» ОТРЫВОК ДЛЯ ЧТЕНИЯ
Руфина бизнеса не понимала в упор. Каждый, кто за сотню баксов дал в газету объявление, казался ей концом ее собственного бизнеса. А тем и нанять-то было некого преподавать. Да и понимали они в предмете не больше Руфины, которая готова была взять деньги со всех, кто готов их заплатить. Она требовала чтобы мы увеличили набор. Можно было и утроить и упятерить — желающие сотнями выстраивались в waiting list. К сентябрю 1995 года в записи было 250-300 человек. Когда я говорил, что нельзя брать больше, чем мы в состоянии устроить на работу, она истерила и кричала, что пока люди деньги дают — надо брать, а там уже будет видно. И что я, типа, зажрался, а ей двух детей малых поднимать.
Нахождение днем в современном офисе, где, одновременно, был Полярник и десяток студентов создавало у нее ощущение руководства оживленным бизнесом, большим хозяйством. Мало того, со временем некоторые рекрутеры, зная уже о нашей школе, позванивали и просили прислать кого-то. Парочка студентов из подопечных Полярника так получили работу. Руфина возгордилась так, что крыша у нее поехала еще больше, если вообще можно было быть дальше от реальности, чем она уже была. Кто-то из студентов отказался дать ей резюме для рассылки, сославшись на мой список рекрутеров и инструкцию не выходить за его пределы. Руфина мне в офис звонит в истерике, что я подрываю ее авторитет. Я ей объясняю спокойно, что есть процесс, она просто не в курсе его деталей. И что, если кто-то будет просить резюме, надо со мной согласовать кого отправлять, поскольку я это тщательно координирую.
Тут она мне и говорит: «да я не хуже тебя этот процесс координирую и студентов на работу устраиваю». Вот и отлично, говорю я. Значит мне не нужно продавать мою долю бизнеса постороннему человеку. Если ты согласна на 150 тысяч, то я ее продам тебе. Она тут же согласилась, без торговли, и мы на некоторое время расстались, повесив трубки, почти друзьями.
Это произошло в двадцатых числах июля 1995 года.
Проблема в этой замечательной идиллии была в том, что Руфина не имела в кармане 150 тысяч и кредит в банке ей, человеку на велфере, никто не даст. Остается брать с нее по частям. Но, чтобы брать по частям, надо чтобы у нее было чем платить, то есть, чтобы она оставалась в бизнесе. Эта часть вызывала не то, чтобы сомнения, а полную уверенность в том, что она не сможет в нем выжить в течение пяти лет, на которые мы договорились растянуть платежи. Пять лет по тридцать тысяч, две с половиной в месяц — нормально. Но насколько надежно? Получается, что надо ей помогать, поддерживать. Но, в принципе, я же люблю уроки вести. Если не в лом и за нормальные деньги, почему нет?

Записи вопросов по сценам:
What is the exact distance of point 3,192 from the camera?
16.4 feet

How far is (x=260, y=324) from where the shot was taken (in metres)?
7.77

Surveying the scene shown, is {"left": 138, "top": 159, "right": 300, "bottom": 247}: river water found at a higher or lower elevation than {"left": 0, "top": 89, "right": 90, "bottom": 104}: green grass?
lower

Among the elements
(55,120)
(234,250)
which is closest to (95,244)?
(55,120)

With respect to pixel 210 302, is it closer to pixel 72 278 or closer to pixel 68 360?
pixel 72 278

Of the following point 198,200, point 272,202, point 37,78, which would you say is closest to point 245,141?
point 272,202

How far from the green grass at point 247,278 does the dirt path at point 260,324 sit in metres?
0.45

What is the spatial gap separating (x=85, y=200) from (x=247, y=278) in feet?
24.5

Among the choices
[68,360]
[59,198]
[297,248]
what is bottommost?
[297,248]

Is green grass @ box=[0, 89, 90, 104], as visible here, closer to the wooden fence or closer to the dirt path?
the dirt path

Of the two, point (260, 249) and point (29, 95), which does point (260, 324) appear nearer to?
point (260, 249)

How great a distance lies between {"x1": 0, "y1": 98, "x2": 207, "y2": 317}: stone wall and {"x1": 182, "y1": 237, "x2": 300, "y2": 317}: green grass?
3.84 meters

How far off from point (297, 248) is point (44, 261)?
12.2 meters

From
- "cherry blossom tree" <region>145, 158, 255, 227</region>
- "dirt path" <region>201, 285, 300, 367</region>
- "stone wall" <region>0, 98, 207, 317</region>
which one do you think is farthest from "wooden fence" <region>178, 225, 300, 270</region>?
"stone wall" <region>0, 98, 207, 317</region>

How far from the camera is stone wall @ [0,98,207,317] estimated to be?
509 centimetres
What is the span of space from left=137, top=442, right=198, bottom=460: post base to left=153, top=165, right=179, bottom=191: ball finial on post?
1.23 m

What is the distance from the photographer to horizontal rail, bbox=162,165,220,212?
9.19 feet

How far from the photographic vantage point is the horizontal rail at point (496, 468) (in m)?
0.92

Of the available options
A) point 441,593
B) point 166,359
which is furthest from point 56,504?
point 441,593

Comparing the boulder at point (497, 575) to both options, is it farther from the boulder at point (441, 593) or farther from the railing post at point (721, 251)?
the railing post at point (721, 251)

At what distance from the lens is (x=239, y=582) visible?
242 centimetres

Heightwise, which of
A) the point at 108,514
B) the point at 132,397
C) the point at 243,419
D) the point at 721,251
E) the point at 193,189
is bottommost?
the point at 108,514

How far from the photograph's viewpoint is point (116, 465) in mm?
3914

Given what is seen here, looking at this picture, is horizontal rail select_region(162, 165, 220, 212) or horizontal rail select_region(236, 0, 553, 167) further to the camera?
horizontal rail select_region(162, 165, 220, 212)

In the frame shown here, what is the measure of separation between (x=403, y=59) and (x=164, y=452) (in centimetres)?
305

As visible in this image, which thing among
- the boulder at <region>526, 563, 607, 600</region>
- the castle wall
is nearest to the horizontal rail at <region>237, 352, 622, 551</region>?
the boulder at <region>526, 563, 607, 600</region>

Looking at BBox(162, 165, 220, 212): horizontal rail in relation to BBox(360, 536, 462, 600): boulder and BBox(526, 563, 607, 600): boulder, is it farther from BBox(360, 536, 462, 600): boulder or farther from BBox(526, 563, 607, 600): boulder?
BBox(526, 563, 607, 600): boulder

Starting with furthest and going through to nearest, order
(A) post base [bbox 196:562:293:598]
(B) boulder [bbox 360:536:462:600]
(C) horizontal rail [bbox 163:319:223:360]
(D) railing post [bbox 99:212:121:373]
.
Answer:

» ЧАСТИ ЗАДАНИЯ
A – Обнови отрывок о Руфине: перепиши участок от «Проблема в этой» до «деньги, почему нет?» включительно, заменив «велфере» на «пособии».
B – Какие строки перечня содержат слово «closer»? Верни каждую из них целиком.
Отрывок и перечень никак не связаны друг с другом.

» РЕЗУЛЬТАТЫ
A –
Проблема в этой замечательной идиллии была в том, что Руфина не имела в кармане 150 тысяч и кредит в банке ей, человеку на пособии, никто не даст. Остается брать с нее по частям. Но, чтобы брать по частям, надо чтобы у нее было чем платить, то есть, чтобы она оставалась в бизнесе. Эта часть вызывала не то, чтобы сомнения, а полную уверенность в том, что она не сможет в нем выжить в течение пяти лет, на которые мы договорились растянуть платежи. Пять лет по тридцать тысяч, две с половиной в месяц — нормально. Но насколько надежно? Получается, что надо ей помогать, поддерживать. Но, в принципе, я же люблю уроки вести. Если не в лом и за нормальные деньги, почему нет?

B –
With respect to pixel 210 302, is it closer to pixel 72 278 or closer to pixel 68 360?
Is green grass @ box=[0, 89, 90, 104], as visible here, closer to the wooden fence or closer to the dirt path?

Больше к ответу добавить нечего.